Dr. Frampton and his colleagues evaluated the effects of exposing healthy and mildly asthmatic men and women to laboratory-generated ultrafine carbon particles. They hypothesized that ultrafine particle exposure would activate leukocytes and endothelial cells and lead to an inflammatory response in the airway and in the blood; and that it also might affect respiration and cardiac electrophysiologic function. They further hypothesized that effects would be greater in people with asthma than in healthy people.

Time-Series Analysis of Air Pollution and Mortality: A Statistical Review

Francesca Dominici
December 2004
Research Report 123

This report describes a study funded under the Walter A. Rosenblith New Investigator Award. Dr Francesca Dominici and colleagues at Johns Hopkins University developed more flexible methods and statistical models for the National Morbidity, Mortality, and Air Pollution Study database.

Uptake Distribution of Ozone in Human Lungs: Intersubject Variability in Physiologic Response

James S Ultman
Abdellaziz Ben-Jebria
Steven F Arnold
November 2004
Research Report 125

Dr James Ultman and colleagues at Pennsylvania State University recruited 32 men and 28 women to examine differences in ozone uptake in the lung. The subjects (all non smokers) first took a series of single breaths of air–ozone mixtures, which allowed the investigators to examine how ozone was distributed in the airways and where the major fraction of ozone was taken up. In a follow-up test, the subjects pedaled a bicycle ergometer to produce conditions of moderate exercise for one hour while breathing clean air, followed by a third test while breathing ozone at 0.25 ppm).

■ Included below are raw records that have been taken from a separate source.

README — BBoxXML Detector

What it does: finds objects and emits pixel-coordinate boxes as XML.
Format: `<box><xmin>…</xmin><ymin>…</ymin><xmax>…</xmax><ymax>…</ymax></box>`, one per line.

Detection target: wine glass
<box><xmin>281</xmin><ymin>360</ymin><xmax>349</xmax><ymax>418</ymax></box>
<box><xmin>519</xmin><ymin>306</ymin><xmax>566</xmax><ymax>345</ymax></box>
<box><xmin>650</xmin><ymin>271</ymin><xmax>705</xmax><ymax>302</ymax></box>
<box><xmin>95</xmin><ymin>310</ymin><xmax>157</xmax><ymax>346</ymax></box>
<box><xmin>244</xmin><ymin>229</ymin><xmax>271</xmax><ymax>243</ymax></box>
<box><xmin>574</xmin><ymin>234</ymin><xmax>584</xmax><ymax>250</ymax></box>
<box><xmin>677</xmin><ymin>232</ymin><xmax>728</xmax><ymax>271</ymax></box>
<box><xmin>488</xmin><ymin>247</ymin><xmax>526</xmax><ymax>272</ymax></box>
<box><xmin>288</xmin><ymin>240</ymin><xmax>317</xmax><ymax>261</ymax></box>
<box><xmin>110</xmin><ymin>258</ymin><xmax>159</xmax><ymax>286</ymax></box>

Evaluation of a Personal and Microenvironmental Aerosol Speciation Sampler (PMASS)

Alison S Geyh
Susanne Hering
Nathan Kreisberg
Walter John
November 2004
Research Report 122

Dr Alison S Geyh and colleagues at Johns Hopkins University evaluated the personal and microenvironmental aerosol speciation sampler (PMASS) prototype developed by Dr. Susanne Hering with HEI funding (HEI Research Report 114). The precision and accuracy of the prototype, which measures PM2.5 mass, elemental and organic carbon, sulfate, and nitrate, was evaluated in two locations with different PM composition. Baltimore, Maryland (outdoors), and Fresno, California (indoors). Geyh and colleagues set a target of 10% precision and 10% accuracy for all species measured.